The IMPROVE project aims at quantitatively characterizing and modeling the behavior of geophysical granular flows with a particular emphasis on the effect of substrate properties like roughness and its interplay with the granular material grainsize on the flow characteristics. The latter include flow velocity, thickness and internal structure, which are all factors contributing to the dynamic impact that these flows can have on the territory, human beings and infrastructures.
As such, the proposed research will serve as a pillar to improve our understanding of the mobility of these flows and consequently our ability to predict the areas most likely to be inundated in geological settings where these flows occur and their impact.
Therefore, our project is embedded into the wider area of natural disaster risk management through its reduction, for which we act on the hazard quantification component.
Specifically, we want to fulfill the following objectives:
1. quantify the effect of substrate roughness on both the bulk flow properties (thickness, flow-front speed, internal fabric) and the granular flow properties vertical profiles at the wall.

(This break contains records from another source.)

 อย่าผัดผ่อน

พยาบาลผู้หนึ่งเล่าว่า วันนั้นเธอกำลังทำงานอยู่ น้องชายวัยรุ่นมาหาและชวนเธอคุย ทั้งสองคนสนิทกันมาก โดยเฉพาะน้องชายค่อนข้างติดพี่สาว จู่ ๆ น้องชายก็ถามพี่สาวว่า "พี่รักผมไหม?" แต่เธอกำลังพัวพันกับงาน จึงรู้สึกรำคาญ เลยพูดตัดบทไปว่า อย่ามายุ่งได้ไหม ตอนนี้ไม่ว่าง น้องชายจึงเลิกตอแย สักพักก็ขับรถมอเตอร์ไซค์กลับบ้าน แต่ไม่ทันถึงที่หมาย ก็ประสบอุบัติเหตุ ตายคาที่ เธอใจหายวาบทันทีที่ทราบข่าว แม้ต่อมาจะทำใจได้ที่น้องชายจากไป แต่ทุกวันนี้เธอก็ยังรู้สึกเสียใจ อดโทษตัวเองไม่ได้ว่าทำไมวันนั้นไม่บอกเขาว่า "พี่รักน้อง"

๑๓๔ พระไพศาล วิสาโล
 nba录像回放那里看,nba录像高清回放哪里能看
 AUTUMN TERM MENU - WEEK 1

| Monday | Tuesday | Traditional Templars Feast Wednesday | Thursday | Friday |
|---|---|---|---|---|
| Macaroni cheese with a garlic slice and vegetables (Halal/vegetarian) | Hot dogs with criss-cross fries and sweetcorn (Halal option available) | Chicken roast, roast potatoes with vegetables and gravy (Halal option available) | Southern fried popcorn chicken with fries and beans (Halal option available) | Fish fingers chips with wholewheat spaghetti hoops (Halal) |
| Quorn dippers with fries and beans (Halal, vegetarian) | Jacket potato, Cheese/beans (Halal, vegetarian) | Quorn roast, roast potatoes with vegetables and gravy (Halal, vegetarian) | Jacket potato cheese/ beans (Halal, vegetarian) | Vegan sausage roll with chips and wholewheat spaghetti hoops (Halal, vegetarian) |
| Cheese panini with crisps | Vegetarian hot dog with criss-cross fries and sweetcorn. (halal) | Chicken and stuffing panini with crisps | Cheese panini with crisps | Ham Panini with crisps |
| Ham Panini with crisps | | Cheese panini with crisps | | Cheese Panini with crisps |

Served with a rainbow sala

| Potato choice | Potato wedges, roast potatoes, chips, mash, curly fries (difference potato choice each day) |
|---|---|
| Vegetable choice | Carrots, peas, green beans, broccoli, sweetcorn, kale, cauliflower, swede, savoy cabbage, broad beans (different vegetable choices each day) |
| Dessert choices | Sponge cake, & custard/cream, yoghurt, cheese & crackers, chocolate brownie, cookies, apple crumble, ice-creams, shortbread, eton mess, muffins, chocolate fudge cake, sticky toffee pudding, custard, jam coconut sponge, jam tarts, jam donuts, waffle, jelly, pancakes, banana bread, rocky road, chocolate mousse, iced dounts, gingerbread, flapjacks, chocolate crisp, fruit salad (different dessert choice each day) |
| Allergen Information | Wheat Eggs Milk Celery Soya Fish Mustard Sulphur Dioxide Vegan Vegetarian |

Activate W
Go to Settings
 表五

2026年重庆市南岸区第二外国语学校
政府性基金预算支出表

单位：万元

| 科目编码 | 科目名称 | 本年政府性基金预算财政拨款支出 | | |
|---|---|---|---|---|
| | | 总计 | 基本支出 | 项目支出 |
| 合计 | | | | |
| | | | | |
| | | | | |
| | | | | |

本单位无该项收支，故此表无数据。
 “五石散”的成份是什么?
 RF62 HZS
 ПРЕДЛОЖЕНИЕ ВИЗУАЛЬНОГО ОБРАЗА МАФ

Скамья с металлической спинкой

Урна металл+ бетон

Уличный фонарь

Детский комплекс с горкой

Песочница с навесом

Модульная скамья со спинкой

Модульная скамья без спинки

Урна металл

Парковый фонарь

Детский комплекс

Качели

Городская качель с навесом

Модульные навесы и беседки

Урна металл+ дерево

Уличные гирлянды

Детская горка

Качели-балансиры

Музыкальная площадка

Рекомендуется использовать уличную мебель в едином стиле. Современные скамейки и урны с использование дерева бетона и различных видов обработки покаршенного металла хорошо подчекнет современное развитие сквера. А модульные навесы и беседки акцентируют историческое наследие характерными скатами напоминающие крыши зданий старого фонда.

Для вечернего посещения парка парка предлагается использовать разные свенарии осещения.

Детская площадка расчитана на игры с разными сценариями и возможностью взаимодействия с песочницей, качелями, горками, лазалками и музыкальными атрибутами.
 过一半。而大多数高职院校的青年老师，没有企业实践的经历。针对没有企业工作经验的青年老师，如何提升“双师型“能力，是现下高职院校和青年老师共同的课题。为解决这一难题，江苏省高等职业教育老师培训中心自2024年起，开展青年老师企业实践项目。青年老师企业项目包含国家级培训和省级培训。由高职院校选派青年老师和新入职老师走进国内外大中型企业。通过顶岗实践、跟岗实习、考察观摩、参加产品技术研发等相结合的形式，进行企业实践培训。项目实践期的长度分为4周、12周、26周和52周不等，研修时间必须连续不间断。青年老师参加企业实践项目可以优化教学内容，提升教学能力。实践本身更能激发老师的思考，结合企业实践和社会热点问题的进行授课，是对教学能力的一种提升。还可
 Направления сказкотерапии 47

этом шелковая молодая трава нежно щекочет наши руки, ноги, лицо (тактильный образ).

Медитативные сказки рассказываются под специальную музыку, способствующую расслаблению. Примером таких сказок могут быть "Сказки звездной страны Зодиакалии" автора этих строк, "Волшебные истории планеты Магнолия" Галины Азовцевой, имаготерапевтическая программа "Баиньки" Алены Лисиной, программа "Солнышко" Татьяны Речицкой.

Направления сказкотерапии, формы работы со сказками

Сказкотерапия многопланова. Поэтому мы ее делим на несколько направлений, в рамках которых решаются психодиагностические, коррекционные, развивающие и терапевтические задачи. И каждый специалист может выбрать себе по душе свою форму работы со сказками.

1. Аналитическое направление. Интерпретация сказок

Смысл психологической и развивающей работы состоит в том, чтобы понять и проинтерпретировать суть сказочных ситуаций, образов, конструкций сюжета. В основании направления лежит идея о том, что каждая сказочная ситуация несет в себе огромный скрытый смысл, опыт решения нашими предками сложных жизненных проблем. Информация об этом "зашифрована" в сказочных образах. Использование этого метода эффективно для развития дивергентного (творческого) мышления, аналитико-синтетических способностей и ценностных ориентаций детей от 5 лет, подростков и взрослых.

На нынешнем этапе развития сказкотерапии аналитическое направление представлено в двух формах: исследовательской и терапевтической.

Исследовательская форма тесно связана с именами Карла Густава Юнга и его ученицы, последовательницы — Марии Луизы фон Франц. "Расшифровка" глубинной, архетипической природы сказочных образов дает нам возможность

2. Verify the generation of pore pressure in situations in which the granular material is not initially fluidised before it starts moving in a large-scale flume. If a pore pressure is generated, we aim at quantitatively relating this important parameter, which can significantly increase the flow propagation, to the wall and granular material properties, eg, wall roughness, particle size distribution, flow thickness. To our knowledge, it is the first time that pore pressure generation in initially not-fluidized flows is investigated at a large scale, using natural material of varying size and density and with an attempt to find a quantitative relationship between the pore pressure and the substrate and particle properties.
3. Validate and improve both complex numerical models working at the particle-wall scale and models designed to simulate the bulk flow scale that are routinely used for hazard applications; define the most appropriate rheological parameters and scaling laws for these parameters as a function of the most important physical properties.
To achieve these, two research units (RU1 led by University of Bari and RU2 led by University of Calabria) will integrate large-scale flow experiments by using and further enhancing an existing state of the art facility and numerical modeling of the experiments.